═════ INPUT MATERIAL
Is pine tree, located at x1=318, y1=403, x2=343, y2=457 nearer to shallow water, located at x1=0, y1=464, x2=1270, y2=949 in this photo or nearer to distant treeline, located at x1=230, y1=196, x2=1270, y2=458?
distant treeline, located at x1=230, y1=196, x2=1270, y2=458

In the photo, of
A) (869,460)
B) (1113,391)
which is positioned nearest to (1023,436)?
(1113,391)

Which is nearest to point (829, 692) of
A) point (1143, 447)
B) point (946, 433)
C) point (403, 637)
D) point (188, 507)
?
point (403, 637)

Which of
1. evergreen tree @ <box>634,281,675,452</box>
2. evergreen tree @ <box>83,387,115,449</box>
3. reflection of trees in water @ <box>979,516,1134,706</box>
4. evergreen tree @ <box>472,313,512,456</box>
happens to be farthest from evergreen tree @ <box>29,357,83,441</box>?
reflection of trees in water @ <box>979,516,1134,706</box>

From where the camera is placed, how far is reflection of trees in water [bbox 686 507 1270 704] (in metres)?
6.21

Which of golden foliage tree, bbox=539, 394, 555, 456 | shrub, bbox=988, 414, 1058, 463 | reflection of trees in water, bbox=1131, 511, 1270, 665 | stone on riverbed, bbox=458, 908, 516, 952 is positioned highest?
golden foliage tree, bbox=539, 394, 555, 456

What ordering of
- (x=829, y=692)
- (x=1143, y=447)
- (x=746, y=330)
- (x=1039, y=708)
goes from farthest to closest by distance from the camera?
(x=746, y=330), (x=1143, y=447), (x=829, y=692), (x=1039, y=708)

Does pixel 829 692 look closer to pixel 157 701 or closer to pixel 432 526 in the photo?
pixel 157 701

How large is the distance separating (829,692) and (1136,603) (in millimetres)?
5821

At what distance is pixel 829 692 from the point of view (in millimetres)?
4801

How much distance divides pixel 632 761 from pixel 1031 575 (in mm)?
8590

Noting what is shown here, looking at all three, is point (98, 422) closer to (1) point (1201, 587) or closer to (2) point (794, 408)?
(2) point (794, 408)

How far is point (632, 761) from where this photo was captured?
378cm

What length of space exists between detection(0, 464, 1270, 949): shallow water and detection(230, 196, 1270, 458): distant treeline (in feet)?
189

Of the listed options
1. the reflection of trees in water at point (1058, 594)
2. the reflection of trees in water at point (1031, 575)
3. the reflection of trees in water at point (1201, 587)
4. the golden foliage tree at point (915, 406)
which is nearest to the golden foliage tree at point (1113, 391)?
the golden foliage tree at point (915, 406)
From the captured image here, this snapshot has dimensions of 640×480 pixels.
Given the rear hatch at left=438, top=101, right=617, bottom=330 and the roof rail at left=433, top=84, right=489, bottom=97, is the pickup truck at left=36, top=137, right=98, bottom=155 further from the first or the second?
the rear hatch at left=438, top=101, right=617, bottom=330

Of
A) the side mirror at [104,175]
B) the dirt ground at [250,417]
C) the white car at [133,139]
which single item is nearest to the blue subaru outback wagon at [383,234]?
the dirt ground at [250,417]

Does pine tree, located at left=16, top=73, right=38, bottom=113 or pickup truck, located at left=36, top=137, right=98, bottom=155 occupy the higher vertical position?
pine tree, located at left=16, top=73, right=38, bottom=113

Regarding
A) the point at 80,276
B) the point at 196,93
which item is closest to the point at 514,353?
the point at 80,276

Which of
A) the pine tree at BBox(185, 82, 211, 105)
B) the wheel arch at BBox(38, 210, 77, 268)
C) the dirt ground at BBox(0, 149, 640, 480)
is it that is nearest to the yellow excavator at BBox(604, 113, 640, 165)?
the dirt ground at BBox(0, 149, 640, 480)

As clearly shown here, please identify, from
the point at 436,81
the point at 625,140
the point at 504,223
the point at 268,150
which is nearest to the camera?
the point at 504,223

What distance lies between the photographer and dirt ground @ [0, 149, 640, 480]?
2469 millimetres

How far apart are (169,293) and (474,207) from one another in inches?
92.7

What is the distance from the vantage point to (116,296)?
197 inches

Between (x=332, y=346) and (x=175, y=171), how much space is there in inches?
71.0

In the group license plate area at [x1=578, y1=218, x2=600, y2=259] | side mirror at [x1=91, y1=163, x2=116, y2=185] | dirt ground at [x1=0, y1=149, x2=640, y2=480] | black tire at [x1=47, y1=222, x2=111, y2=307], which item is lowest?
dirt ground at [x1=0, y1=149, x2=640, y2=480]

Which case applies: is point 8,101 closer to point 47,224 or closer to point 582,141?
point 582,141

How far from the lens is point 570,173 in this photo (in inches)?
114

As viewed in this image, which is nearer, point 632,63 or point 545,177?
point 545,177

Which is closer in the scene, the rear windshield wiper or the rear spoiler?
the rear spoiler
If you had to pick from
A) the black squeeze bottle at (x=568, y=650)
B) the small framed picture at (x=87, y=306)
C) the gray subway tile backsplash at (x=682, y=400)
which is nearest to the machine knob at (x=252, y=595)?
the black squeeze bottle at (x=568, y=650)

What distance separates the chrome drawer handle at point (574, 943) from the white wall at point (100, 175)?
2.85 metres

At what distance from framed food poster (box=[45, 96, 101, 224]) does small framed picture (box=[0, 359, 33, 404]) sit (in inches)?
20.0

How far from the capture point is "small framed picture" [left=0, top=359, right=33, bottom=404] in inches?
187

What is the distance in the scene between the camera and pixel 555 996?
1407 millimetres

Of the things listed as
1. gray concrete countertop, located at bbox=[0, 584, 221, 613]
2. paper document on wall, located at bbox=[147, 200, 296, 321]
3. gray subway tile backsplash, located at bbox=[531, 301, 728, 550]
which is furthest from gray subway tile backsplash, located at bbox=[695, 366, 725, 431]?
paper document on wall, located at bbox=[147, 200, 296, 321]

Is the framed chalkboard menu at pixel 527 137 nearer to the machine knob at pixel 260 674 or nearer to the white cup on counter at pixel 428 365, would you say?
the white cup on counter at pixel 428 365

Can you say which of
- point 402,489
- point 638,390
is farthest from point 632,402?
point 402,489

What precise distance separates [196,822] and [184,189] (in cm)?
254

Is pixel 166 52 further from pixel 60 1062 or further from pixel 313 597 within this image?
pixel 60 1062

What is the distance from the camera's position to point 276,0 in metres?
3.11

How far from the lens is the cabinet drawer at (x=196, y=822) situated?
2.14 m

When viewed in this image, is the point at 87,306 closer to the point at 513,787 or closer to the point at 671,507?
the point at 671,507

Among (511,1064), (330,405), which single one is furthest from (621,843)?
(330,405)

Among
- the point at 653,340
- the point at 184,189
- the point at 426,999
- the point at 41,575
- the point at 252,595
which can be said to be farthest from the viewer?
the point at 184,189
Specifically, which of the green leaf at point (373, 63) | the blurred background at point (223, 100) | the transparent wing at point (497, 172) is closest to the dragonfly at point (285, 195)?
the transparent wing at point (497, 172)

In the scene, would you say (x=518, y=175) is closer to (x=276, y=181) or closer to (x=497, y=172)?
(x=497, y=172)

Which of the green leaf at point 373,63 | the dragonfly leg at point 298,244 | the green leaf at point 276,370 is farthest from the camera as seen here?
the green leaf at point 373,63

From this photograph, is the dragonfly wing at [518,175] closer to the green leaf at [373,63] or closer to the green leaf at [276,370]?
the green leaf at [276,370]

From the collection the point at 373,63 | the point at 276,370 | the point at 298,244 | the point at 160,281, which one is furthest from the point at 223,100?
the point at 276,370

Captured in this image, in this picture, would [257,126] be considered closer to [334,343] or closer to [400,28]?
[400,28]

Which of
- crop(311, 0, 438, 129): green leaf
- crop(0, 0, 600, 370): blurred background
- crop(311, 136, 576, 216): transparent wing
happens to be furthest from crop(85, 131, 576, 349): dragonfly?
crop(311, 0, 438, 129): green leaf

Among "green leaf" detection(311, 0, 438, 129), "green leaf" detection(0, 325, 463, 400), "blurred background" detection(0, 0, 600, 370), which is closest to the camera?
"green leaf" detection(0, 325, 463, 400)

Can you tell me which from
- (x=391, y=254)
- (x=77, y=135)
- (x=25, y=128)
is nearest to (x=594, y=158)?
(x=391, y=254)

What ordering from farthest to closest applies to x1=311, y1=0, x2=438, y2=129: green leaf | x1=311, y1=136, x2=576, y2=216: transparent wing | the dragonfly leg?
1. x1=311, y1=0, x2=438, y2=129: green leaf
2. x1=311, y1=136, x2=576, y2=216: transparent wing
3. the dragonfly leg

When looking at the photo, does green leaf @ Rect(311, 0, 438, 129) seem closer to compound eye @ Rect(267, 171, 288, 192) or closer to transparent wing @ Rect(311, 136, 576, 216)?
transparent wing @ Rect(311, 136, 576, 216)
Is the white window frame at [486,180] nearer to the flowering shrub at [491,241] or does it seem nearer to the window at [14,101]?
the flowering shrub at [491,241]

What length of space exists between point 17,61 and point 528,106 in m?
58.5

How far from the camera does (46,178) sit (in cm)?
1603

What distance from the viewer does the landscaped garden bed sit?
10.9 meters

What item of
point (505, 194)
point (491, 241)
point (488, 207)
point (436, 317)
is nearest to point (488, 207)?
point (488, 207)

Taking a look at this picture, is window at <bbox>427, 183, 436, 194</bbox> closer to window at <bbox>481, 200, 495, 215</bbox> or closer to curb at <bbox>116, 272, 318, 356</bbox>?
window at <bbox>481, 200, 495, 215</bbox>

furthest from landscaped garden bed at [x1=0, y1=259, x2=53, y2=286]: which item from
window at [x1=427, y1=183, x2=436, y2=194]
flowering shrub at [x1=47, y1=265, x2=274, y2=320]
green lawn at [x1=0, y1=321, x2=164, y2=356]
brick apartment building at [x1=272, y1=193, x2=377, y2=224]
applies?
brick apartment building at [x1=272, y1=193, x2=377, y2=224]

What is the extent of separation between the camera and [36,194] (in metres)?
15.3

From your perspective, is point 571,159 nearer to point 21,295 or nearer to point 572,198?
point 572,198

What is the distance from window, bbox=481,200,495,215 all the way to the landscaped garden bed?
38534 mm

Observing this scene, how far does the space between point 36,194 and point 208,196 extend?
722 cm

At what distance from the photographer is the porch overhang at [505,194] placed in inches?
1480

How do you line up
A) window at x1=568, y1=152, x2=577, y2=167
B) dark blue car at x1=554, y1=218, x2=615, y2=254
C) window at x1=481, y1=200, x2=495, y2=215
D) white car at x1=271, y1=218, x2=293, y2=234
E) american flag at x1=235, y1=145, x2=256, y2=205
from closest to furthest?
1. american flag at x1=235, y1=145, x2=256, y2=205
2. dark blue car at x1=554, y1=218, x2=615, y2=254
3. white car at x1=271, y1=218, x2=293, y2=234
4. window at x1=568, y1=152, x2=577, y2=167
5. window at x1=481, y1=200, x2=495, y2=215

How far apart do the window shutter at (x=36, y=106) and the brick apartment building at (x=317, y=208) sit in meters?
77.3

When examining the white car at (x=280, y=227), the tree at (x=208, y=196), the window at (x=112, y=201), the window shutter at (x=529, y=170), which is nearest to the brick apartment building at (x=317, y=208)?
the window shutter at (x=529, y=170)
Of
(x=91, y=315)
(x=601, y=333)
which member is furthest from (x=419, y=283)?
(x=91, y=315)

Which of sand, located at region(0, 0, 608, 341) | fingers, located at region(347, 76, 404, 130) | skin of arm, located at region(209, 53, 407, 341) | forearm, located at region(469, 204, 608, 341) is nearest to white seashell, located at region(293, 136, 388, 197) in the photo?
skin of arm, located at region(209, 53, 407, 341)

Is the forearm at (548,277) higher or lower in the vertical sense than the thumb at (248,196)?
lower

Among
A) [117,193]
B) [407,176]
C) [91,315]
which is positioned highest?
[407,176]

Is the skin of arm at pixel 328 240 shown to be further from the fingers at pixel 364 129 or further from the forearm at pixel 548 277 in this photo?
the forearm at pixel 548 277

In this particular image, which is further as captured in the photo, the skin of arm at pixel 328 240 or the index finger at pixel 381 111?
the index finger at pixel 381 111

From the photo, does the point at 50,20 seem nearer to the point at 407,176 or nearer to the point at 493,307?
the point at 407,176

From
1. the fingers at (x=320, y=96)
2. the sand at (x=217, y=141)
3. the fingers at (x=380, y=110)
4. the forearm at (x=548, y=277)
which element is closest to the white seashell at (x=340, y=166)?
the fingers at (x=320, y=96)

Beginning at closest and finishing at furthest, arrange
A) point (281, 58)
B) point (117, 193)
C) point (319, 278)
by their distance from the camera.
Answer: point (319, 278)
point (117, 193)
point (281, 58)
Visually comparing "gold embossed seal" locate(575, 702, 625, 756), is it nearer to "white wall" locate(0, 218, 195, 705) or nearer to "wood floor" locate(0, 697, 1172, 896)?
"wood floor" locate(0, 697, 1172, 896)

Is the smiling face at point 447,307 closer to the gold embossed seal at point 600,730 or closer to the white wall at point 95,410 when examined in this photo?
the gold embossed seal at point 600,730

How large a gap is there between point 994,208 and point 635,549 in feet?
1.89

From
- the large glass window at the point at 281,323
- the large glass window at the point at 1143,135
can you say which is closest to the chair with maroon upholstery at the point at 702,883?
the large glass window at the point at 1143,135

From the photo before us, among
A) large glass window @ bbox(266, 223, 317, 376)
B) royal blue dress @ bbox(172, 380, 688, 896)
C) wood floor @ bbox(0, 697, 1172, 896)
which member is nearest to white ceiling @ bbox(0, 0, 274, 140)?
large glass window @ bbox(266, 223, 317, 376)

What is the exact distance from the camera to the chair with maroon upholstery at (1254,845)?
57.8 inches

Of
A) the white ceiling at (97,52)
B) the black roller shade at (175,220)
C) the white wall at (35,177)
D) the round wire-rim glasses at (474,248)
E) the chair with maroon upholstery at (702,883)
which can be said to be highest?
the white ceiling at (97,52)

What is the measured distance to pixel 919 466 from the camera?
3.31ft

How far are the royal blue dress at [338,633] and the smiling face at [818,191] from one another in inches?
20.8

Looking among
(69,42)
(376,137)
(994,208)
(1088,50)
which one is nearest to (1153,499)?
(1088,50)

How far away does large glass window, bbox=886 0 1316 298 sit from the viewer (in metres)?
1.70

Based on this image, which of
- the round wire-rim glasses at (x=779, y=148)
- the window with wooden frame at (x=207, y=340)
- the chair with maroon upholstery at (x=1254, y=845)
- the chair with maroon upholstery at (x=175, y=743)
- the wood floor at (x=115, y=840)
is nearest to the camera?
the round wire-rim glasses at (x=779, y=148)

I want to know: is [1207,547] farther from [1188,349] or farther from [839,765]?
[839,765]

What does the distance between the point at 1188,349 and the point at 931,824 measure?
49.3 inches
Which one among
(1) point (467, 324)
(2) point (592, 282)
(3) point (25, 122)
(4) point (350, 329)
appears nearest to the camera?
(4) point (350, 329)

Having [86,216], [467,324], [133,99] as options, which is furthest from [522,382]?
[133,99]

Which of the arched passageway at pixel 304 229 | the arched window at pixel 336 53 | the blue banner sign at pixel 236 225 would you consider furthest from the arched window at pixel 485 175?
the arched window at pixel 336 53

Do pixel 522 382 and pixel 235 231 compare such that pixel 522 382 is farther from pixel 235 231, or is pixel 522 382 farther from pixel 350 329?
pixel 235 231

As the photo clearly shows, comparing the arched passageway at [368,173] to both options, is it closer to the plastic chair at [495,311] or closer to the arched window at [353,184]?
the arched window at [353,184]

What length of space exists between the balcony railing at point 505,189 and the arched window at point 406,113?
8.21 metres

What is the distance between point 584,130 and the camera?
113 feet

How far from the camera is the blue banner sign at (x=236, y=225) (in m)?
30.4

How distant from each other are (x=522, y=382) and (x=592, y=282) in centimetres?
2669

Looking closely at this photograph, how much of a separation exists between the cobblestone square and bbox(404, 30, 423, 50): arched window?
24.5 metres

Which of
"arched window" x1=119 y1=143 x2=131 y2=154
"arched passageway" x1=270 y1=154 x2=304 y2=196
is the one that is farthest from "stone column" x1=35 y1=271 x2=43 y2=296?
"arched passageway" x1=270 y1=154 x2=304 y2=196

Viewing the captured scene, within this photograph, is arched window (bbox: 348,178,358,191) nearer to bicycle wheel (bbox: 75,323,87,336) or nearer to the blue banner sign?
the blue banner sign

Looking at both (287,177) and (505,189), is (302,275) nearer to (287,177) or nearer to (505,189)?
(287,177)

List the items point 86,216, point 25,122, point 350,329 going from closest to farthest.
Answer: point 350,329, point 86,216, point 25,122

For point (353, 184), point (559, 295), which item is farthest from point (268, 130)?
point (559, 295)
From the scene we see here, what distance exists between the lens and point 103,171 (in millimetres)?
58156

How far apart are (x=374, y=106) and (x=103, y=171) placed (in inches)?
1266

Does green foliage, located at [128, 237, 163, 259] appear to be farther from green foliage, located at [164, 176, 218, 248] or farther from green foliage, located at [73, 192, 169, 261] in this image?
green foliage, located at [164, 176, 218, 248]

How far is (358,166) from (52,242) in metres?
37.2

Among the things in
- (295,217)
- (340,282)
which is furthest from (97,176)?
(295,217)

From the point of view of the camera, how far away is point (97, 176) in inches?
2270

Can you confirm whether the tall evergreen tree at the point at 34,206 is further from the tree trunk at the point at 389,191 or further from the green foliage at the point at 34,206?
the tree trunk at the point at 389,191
══════════
■ GOAL ■
Quote only the lines from the line containing "List the items" through the end of the entries, keeping the first and the last.

■ RESPONSE TO THIS TASK ■
List the items point 86,216, point 25,122, point 350,329 going from closest to farthest.
Answer: point 350,329, point 86,216, point 25,122

For point (353, 184), point (559, 295), which item is farthest from point (268, 130)?
point (559, 295)
From the scene we see here, what distance exists between the lens and point 103,171 (in millimetres)?
58156

How far apart are (x=374, y=106) and (x=103, y=171) placed (in inches)?
1266

Does green foliage, located at [128, 237, 163, 259] appear to be farther from green foliage, located at [164, 176, 218, 248] or farther from green foliage, located at [73, 192, 169, 261] in this image?
green foliage, located at [164, 176, 218, 248]

How far is (358,166) from (52,242) in metres?
37.2

Among the things in
- (295,217)
- (340,282)
which is furthest from (97,176)?
(295,217)

From the point of view of the camera, how far away is point (97, 176) in inches?
2270

Can you confirm whether the tall evergreen tree at the point at 34,206 is further from the tree trunk at the point at 389,191 or further from the green foliage at the point at 34,206?
the tree trunk at the point at 389,191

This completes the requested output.